A Thai nurse turns sleuth to catch the serial killer plaguing her hospital.
Detective Wiriyai Mookja of the Chiang Mai Royal Police Force visits Ladarat Patalang, a nurse ethicist for Sriphat Hospital, early one Monday morning to solicit her help. When a young woman recently brought her dead husband into the emergency room, a police officer thought he recognized the woman from an identical episode at another hospital. This remarkable coincidence can’t possibly be a coincidence. Ladarat proceeds cautiously, impeded rather than helped by Sisithorn, her annoying new assistant. An additional victim, an American named Andrew Fuller who clings to life in a coma, seems to confirm her direst suspicions. Ladarat’s inquiries shift to the back burner during the time she takes to console Fuller’s family.
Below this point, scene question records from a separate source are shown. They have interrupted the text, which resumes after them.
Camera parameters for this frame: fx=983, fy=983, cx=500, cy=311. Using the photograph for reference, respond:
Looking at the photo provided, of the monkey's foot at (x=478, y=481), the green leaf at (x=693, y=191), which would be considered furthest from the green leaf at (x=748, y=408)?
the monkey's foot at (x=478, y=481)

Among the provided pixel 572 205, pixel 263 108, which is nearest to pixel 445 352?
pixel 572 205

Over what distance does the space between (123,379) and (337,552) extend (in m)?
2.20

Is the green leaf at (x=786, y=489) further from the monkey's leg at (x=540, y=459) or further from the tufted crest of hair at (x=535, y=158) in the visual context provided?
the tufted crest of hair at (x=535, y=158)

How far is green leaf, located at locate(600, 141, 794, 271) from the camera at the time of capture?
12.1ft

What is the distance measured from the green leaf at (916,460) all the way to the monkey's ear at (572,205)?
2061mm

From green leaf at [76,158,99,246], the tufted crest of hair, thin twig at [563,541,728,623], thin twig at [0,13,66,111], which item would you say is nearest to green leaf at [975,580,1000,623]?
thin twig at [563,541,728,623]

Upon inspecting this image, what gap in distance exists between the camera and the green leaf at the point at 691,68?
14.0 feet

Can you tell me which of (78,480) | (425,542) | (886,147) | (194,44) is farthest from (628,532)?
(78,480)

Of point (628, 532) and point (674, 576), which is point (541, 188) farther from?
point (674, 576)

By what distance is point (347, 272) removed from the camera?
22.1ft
But the investigation gains the traction and gravitas it deserves when medical records clerk Panit Booniliang finds eight cases at a handful of hospitals with the same pattern, each one under the same name, Zhang Wei—as common a name in Thailand as John Smith is in America—and each married to the same woman. Ladarat’s tall order: find the next targeted Zhang Wei before it’s too late.
The plummy prose of Casarett (Shocked, 2015, etc.) has an appealing formality, with a perpetual undercurrent of drollery. Piquantly titled chapters add verve. The measured introduction of colorful supporting players slows the story down but bodes well for the future of the proposed series.